Il gioco

Nel corso dell’intera storia umana e in tutte le culture il gioco è stato spesso segno delle caratteristiche e delle diverse concezioni del mondo delle società in cui si è sviluppato.

L’attività ludica, che per le sue funzioni (ricreativa, educativa, biologica) ha coinvolto tutte le categorie sociali (ricchi, poveri, adulti, bambini), è stata effettuata utilizzando oggetti di vario tipo e ha previsto frequentemente la presenza di animali.

Elementi del gioco di solito sono un insieme di regole e un obiettivo da raggiungere, che diventa anche momento gratificante quando è in palio un premio. La terminologia usata per definire i giochi è molto varia a seconda del luogo e del tempo: possiamo quindi avere diversi nomi per uno stesso gioco o un medesimo nome per giochi diversi.

16. Nuovo giuoco dell’oca accresciuto di numeri (Toloner, 1753; Contrada di Po, Ferrero e Pomba Librai, 1803)

16. Nuovo giuoco dell’oca accresciuto di numeri (Toloner, 1753; Contrada di Po, Ferrero e Pomba Librai, 1803)
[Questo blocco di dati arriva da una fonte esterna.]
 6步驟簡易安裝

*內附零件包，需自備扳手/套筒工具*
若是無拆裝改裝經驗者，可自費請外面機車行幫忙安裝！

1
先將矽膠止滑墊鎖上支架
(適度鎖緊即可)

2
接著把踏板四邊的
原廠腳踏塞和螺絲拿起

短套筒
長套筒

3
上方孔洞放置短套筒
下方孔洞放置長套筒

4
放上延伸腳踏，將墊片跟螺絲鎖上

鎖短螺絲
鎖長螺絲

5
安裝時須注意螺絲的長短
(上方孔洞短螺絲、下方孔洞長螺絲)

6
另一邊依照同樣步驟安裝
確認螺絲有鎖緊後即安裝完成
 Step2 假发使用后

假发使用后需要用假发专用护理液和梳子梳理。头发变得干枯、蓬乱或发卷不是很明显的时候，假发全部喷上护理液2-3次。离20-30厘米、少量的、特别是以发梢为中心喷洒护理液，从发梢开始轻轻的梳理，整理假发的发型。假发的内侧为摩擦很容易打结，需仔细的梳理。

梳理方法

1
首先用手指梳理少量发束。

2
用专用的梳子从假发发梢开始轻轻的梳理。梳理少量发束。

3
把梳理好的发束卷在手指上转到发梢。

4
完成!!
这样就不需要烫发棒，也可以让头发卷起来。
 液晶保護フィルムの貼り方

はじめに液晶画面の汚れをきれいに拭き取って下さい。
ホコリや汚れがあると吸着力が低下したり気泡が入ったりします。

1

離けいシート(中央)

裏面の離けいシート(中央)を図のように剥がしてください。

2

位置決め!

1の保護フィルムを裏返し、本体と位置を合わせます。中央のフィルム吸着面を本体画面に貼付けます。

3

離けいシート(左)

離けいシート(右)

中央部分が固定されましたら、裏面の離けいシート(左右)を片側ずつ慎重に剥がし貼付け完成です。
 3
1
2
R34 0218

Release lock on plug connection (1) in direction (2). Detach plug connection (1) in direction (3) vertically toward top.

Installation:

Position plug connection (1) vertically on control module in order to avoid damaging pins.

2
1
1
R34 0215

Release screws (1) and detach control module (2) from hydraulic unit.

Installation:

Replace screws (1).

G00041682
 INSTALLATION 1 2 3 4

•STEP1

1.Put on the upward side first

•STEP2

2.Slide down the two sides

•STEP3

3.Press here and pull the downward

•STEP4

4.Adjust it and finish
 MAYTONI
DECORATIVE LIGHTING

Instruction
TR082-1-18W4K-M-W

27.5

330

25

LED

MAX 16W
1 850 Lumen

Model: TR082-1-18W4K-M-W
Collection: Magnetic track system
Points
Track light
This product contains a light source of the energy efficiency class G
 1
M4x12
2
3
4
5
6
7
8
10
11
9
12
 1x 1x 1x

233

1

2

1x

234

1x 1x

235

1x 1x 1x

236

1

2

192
Anche per il Settecento abbiamo interessanti testimonianze su giochi ancora oggi conosciuti. Una delle più significative è rappresentata dalla bellissima tavola (qui riprodotta da Costume e società 1988), creata nel 1702 per il gioco dei dadi dal pittore e incisore bolognese Giuseppe Maria Mitelli, nella quale troviamo illustrati alcuni giochi che si svolgevano all’aperto e altri “da tavolo”, praticati in luoghi chiusi, pubblici e privati.

Tra i giochi all’aperto (che, come appare dall’abbigliamento dei giocatori raffigurati nella tavola, erano diffusi soprattutto tra il popolo) possiamo osservare: la trottola, lanciata srotolando una cordicella avvolta attorno a delle scanalature; le bocce, il battimuro, effettuato battendo contro un muro sassolini, monete o figurine; i birilli; la pallamaglio; la pallacorda, antenato del tennis; la ruzzola, probabilmente di legno.

Tra i giochi praticati in luoghi chiusi distinguiamo il tuccatigli (oggi backgammon); la dama; il biribisso o biribissi (antenato della roulette), gioco di sorteggio che si effettuava su un tavoliere con caselle contenenti figure umane o animalesche; il gioco dell’oca (occa o occha) con i dadi, basato su un percorso con caselle in sequenza; il gioco delle carte [cfr. Costume e società 1988, pp. 26-39].

I giochi da tavolo, alcuni dei quali “d’azzardo” (con esito cioè dipendente esclusivamente o quasi dal caso e con una posta in gioco) hanno, per le loro caratteristiche, attirato particolarmente l’attenzione.